Accéder à des soins adéquats

« Nous avons besoin de personnes qui nous comprennent vraiment afin de pouvoir nous aider. Avec MSF, nous pouvons venir à tout moment pour une consultation. Ils s'occupent de nous, prennent rendez-vous pour aller chez le médecin, pour recevoir des préservatifs, pour accéder à une PrEP (prophylaxie pré-exposition au VIH). »

« Tous les trans de ma communauté, et moi-même sommes reconnaissant·e·s [vis-à-vis de MSF] parce que, déjà ils ont des interprètes en espagnol qui peuvent expliquer et traduire tout ce que nous devons savoir sur la maladie. A MSF, nous avons accès à des médecins qui ne se soucient pas que tu sois légalement reconnu·e·s [légalement], que tu sois demandeurs et demandeuses d'asile, ou que tu viennes de Cuba ou du Congo. » 

« Le personnel nous explique nos pathologies et le déroulement des soins. Tout le monde est très patient et nous trouve des rendez-vous dans les différents hôpitaux avec des spécialistes. »

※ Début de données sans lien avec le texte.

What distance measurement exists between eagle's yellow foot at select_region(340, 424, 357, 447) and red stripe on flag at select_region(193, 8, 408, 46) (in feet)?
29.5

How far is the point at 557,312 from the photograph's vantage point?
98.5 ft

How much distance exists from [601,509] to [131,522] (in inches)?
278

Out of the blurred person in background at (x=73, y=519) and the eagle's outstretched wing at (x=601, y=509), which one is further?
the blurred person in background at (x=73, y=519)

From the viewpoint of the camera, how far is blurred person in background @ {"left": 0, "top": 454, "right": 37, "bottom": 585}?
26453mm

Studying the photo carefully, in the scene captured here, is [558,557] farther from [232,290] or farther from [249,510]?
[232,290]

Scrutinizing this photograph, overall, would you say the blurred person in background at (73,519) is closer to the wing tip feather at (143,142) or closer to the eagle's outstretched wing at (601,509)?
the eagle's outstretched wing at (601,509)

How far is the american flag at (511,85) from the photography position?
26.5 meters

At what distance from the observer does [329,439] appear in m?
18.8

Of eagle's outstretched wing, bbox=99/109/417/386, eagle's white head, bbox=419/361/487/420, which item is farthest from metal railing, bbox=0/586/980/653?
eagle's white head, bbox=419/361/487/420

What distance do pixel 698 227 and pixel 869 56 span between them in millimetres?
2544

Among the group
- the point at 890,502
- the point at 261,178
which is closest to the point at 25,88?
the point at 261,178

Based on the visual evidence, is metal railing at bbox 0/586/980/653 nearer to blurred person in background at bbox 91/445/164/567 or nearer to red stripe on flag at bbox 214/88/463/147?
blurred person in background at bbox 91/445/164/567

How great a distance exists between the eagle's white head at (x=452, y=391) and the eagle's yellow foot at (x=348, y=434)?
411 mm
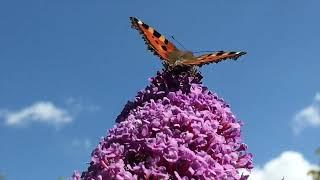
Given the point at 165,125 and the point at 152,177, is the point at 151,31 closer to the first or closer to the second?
the point at 165,125

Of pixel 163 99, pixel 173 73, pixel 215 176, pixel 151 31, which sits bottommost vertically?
pixel 215 176

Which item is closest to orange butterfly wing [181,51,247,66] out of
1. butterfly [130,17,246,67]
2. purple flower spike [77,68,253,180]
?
butterfly [130,17,246,67]

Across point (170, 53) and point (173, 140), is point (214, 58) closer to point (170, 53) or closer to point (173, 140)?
point (170, 53)

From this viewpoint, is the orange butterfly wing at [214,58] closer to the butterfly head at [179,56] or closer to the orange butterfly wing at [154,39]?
the butterfly head at [179,56]

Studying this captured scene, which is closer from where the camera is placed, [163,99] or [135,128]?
[135,128]

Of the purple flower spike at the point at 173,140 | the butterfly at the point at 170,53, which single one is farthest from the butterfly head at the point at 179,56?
the purple flower spike at the point at 173,140

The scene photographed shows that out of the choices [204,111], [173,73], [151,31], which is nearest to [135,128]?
[204,111]

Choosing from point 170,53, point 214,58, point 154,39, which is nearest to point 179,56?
point 170,53
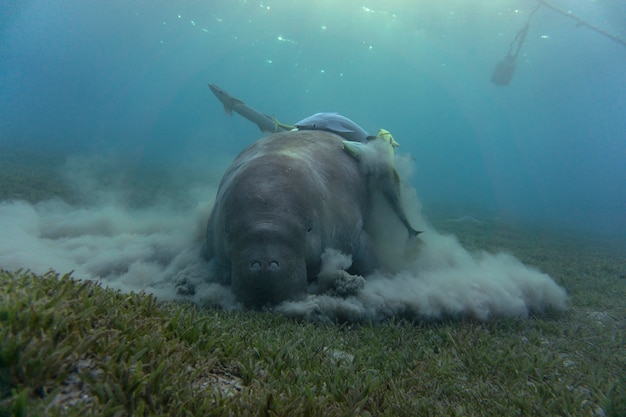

« A travers  MSF, je peux accéder à des services dont nous ne connaissions même pas l’existence. Beaucoup des trans comme moi ont par exemple commencé à avoir des vertiges. On ne sait pas ce qu'est l'anxiété, ce qu'est la dépression, ce qu'est une crise de panique.  Mais quand tu viens [à MSF], tu peux consulter un psychologue, un psychiatre, ou bénéficier d'une thérapie. »

Puiser sa force dans les personnes qui l'entourent 

« La plupart des personnes transgenres doivent faire preuve de caractère, car lorsque la société t’exclut, que la famille te rejette, tu dois être être encore plus fort·e pour continuer à vivre. »
« Peut-être est-ce en raison de mon anxiété et de ma dépression que j'ai besoin de quelqu'un qui me serre très fort dans ses bras, presque chaque jour, et me dise : "Ne t'inquiète pas, tout ira bien". Tout ne va pas bien, mais je me sens bien quand les assistant·e·s social·e·s qui me connaissent me serrent fort dans leurs bras, me touchent le bras et me disent : "Ne t'inquiète pas". » 

« C'est la chose la plus importante dans la vie, parce que nous avons besoin d'amour. Nous avons besoin de personnes qui comprennent ce qui se passe dans notre tête, et ce dont nous avons besoin. »

Préparer l'avenir 

« Comme toute femme, j'ai beaucoup de rêves que je compte réaliser un jour. »

« Je pense que j'ai l'esprit plus clair depuis que celles et ceux qui m'entourent m'ont initiée aux enjeux du sexe et informée sur les communautés transsexuelles et LGBTQI+. Je me sens plus en sécurité maintenant. Je sens que j'appartiens à une communauté pour la première fois de ma vie, partageant les mêmes orientations sexuelles. » 

« Beaucoup de trans originaires de Cuba souhaitent gagner l’Espagne car on y parle l'espagnol. Moi, j'ai décidé de rester en Grèce. J'ai trouvé beaucoup de gens grecs qui ont été très gentils avec moi et me sens plus en sécurité en Grèce qu'à Cuba. »

« J'ai fait beaucoup d'études dans ma vie. Je suis une personne qui aime la communication, la vie sociale, me faire des amis, aider les gens. Je veux sortir. Je veux me sentir libre. Et je voudrais avoir un petit ami grec, bien sûr ! »

Ed: *Yuli est un nom d’emprunt. Elle a été interviewée en anglais et ses propos ont été édités pour plus de clarté.